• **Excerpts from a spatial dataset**
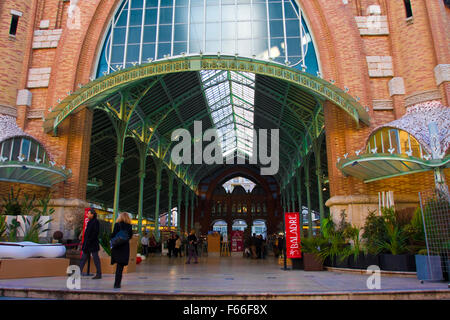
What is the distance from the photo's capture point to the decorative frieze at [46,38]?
→ 17.8 m

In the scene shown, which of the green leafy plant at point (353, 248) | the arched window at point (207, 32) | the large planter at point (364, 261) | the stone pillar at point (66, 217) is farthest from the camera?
the arched window at point (207, 32)

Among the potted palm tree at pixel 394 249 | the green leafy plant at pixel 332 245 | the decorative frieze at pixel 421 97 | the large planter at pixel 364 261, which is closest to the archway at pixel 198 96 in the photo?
the decorative frieze at pixel 421 97

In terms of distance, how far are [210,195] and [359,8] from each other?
4018 cm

• **REQUIRED WORK**
Reproduce all of the material above word for word, omitting the pictures.

• **THE COMPLETED TASK**
What is the distance from the photo's capture point to the decorative frieze at [46,38]?
→ 17.8 m

In the scene shown, which of the green leafy plant at point (353, 248) | the arched window at point (207, 32) | the large planter at point (364, 261) | the stone pillar at point (66, 217) is farthest from the camera?
the arched window at point (207, 32)

Among the potted palm tree at pixel 394 249 | the green leafy plant at pixel 332 245 | the decorative frieze at pixel 421 97 | the large planter at pixel 364 261, which is closest to the archway at pixel 198 96 in the photo?
the decorative frieze at pixel 421 97

In terms of distance, how far are [210,195] and [359,8] from each other?
4018 cm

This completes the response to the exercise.